=== Work task 1 ===
In the plotting module documentation, what type of object does forest_plot expect for its model argument?
=== Work task 2 ===
In the plotting module documentation, list every forest_plot parameter that is typed as bool in the signature.
=== Work task 3 ===
Proceed with the plotting module documentation from the point where it stops.

=== Text block ===

Plotting

This module contains functions for plotting results from regression models.

plotting

Functions:

• forest_plot –

  Creates a forest plot of the betas with 95% confidence intervals and

• plot_r2s –

  Function to plot the adjusted r2s for each model fit in a sequential

forest_plot

forest_plot(model: RegressionResultsWrapper, alpha: float = 0.05, ax: Axes = None, rename_dict: dict = None, capitalise_vars: bool = True, show_xlabel: bool = True, show_ylabel: bool = True, exclude_param_names: list = None, significance_thresholds: Dict[float, str] = {0.05: '*', 0.01: '**', 0.001: '***'}) -> None

Creates a forest plot of the betas with 95% confidence intervals and significance stars.

Parameters:

• model

  (RegressionResultsWrapper) –

  A fitted regression model from statsmodels.

• alpha

  (float, default: 0.05 ) –

  The significance level for the confidence intervals and significance stars. Defaults to 0.05.

=== Supplied data ===
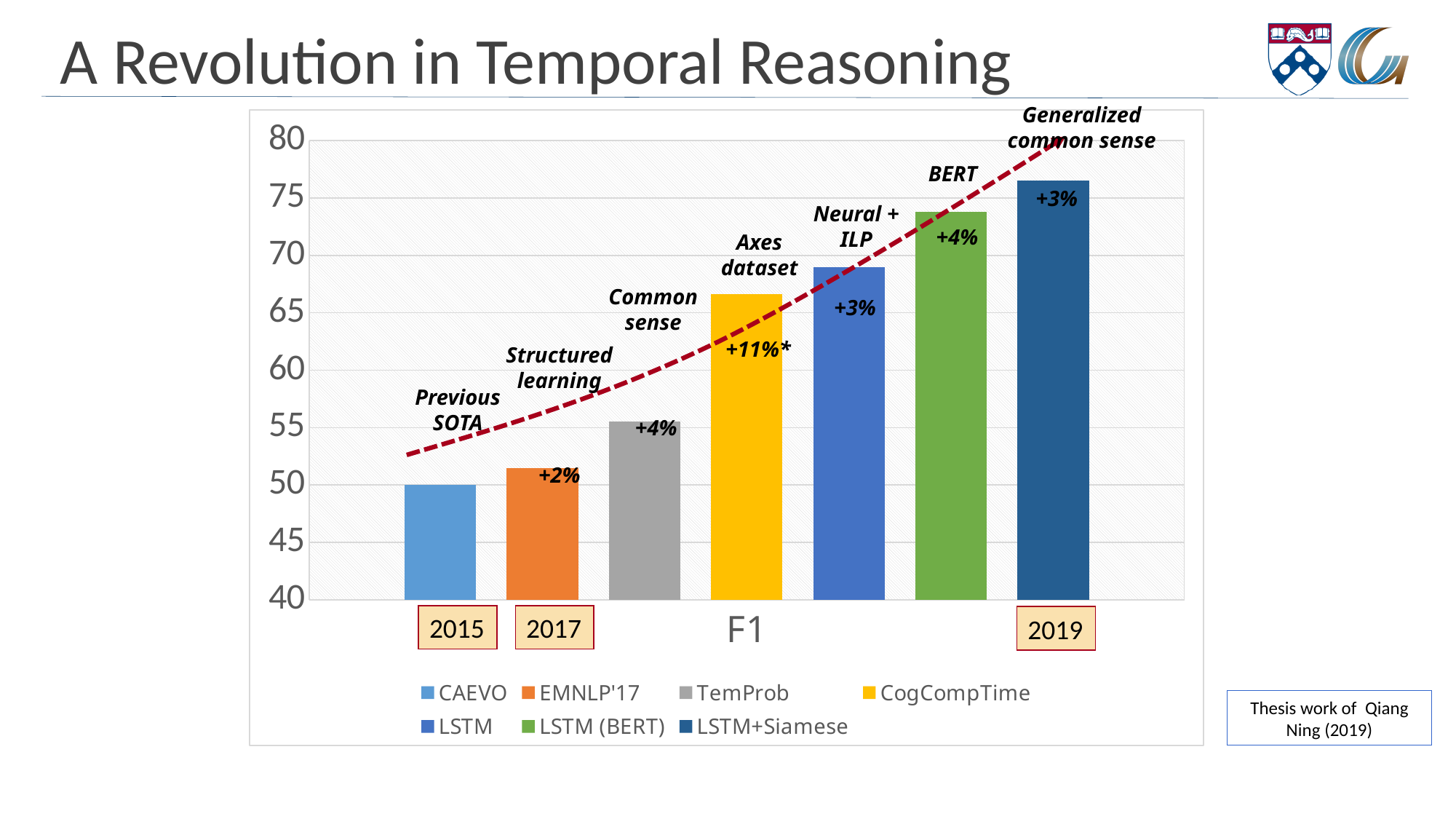
Is the F1 value for LSTM+Siamese greater or less than 75? greater What improvement label is printed on the CogCompTime bar? +11%* What is the title of the slide containing the chart? A Revolution in Temporal Reasoning Which series has the highest F1 bar? LSTM+Siamese Which bar is taller, LSTM (BERT) or LSTM? LSTM (BERT) What kind of chart is shown on the slide? bar chart Which series has the lowest F1 bar? CAEVO What improvement label is printed on the EMNLP'17 bar? +2% Is the F1 value for TemProb greater or less than 60? less How many series does the legend list? 7 Is the F1 value for CogCompTime greater or less than 65? greater What is the F1 value of the CAEVO bar? 50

=== Task answer 1 ===
A RegressionResultsWrapper, meaning a fitted regression model from statsmodels.

=== Task answer 2 ===
capitalise_vars, show_xlabel, show_ylabel

=== Task answer 3 ===
• ax

  (Axes, default: None ) –

  The axes to plot on. If None, a new figure and axes will be created. Defaults to None.

• rename_dict

  (dict, default: None ) –

  A dictionary of variable names to rename. Defaults to None.

• capitalise_vars

  (bool, default: True ) –

  Whether to capitalise the variable names. Defaults to True.

• show_xlabel

  (bool, default: True ) –

  Whether to show the x label. Defaults to True.

• show_ylabel

  (bool, default: True ) –

  Whether to show the y label. Defaults to True.

• exclude_param_names

  (list, default: None ) –

  A list of parameter names to exclude from the plot. Defaults to None.

• significance_thresholds

  (Dict[float, str], default: {0.05: '*', 0.01: '**', 0.001: '***'} ) –

  A dictionary of significance thresholds and the corresponding significance stars. Defaults to {0.05: "*", 0.01: "**", 0.001: "***"}.

Returns:

• None ( None ) –

  The function does not return any value. It displays the forest plot using Matplotlib.

Examples:

import statsmodels.api as sm
from stats_utils.regression import forest_plot

# Load the data
data = sm.datasets.get_rdataset("mtcars", "datasets").data

# Fit a linear regression model
model = sm.OLS(data["mpg"], sm.add_constant(data["wt"])).fit()

# Create a forest plot
forest_plot(model)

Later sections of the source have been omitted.